Outbreak: Bagged Spinach
Product: Spinach
Investigation Start Date: 09/08/2006
Location: Multi-State
Etiology: E. coli (STEC) O157:H7
Earliest known case onset date: 08/25/2006
Latest case onset date: 09/13/2006
Confirmed / Presumptive Case Counts: 5 / 0
Positive Samples (Food / Environmental): 0 / 0
Hospitalizations: 98
Deaths: 3
Outbreak Summary:
This outbreak highlighted Inter-state health department cooperation. Oregon epidemiologists identified that 4 out of 5 cases in Oregon consumed bagged spinach using their homegrown "Shotgun" hypothesis-generating questionnaire. Contact with WI and NM showed cases already underway with spinach showing signs of being the culprit. Contact with Utah allowed them to quickly re-interview on spinach. The rest played out nationally following a conference call with NM, UT, OR, CDC, and FDA. FDA went public later that day.

Details:
Multi-state outbreak linked to bagged spinach, Dole and others from Natural Selections, Calif.
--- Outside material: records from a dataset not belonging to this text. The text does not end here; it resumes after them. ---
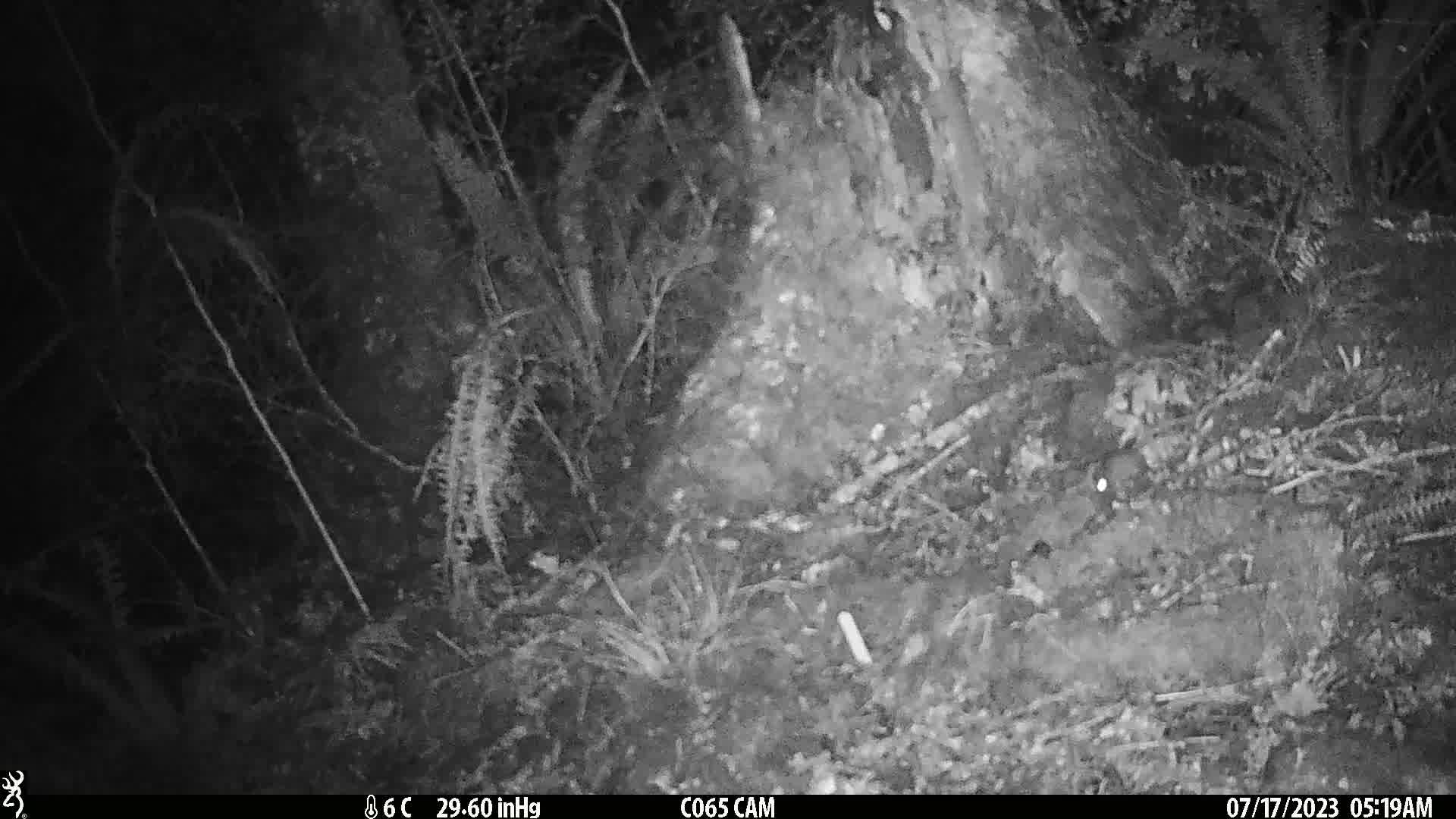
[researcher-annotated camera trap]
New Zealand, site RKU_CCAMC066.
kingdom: Animalia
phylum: Chordata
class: Mammalia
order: Rodentia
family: Muridae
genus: Rattus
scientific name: Rattus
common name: rat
On Friday, 8 Sept 2006, ~1800, Janie called to report 3 that we had a match of 3 O157s, including 1 from Cowlitz Co. We had 1 form in hand already (GW), so we contacted Debby Uri at home to get the story on her case and attempted to reach Cowlitz Co on-call people. The Linn Co person had been in Idaho the whole exposure period, and presumably was exposed there. GW worked at a hospital in Oregon, but had no contact with any known O157 cases. The Washington guy had been in Oregon only briefly during during the 10 d before onset. His father visiting from Florida had also been ill but no MD. We agreed to pursue jointly on Monday.

Late Tuesday afternoon (again around 1800) Janie reported 2 additional matches, so Melissa took over the task of shotgunning these people. She called until late Tuesday night, and finished Wed morning. The only surprising finding was 4/5 reporting eating bagged spinach, vs. an estimated background for ANY spinach of 17% (P = 0.0036). [Testing months later showed the non-spinach eater to have a different MLVA type.] She had a mix of brands being reported, although 3/5 said they shopped at Winco. Around noon she left to have lunch with a friend and was going to swing by Winco to get sample bags.

Soon after she left I decided to notify CDC that we had a probable hit on this cluster, and to find out if there were any other clusters around the US. Our lab had been unable to upload the patterns because their CDC “fob” had expired, and we were temporarily cut off from the PulseNet data exchange. I sent Chris Braden the picture of the PFGE, and he quickly responded that it appeared by eye to match cases in WI, NM, and UT that were under investigation. He said that WI suspected some kind of fresh produce—possibly based on their demographic profile alone, at which point I emailed that we suspected bagged spinach specifically. (In the earlier message I had said we had a tentative
product, but didn’t say what it was. All these exchanges happened within 15-20 minutes). I followed up the 2nd email with a phone call, and he connected us to WI (Jeff Davis and John Archer at least), who had ~17 cases already and were underway with a c-c study.

At that point they had 8 case interviews only, but all 8 had eaten spinach, which for me certainly iced the cake. After that call ended I contacted Utah and NM (not vv as stated in the MMWR). Utah did not have spinach on the Q they were using, but agreed to quickly re-interview on spinach. NM was already interested in spinach from their interviews, and was already trying to collect leftover spinach from 1 hh. During that phone call I got a voice mail from Marilee Poulson that their cases were all reporting bagged spinach consumption.

That is about the end of it. The rest played out nationally following a conference call with NM, UT, OR, CDC, and FDA Thursday morning (14 Sept). FDA went public later that day.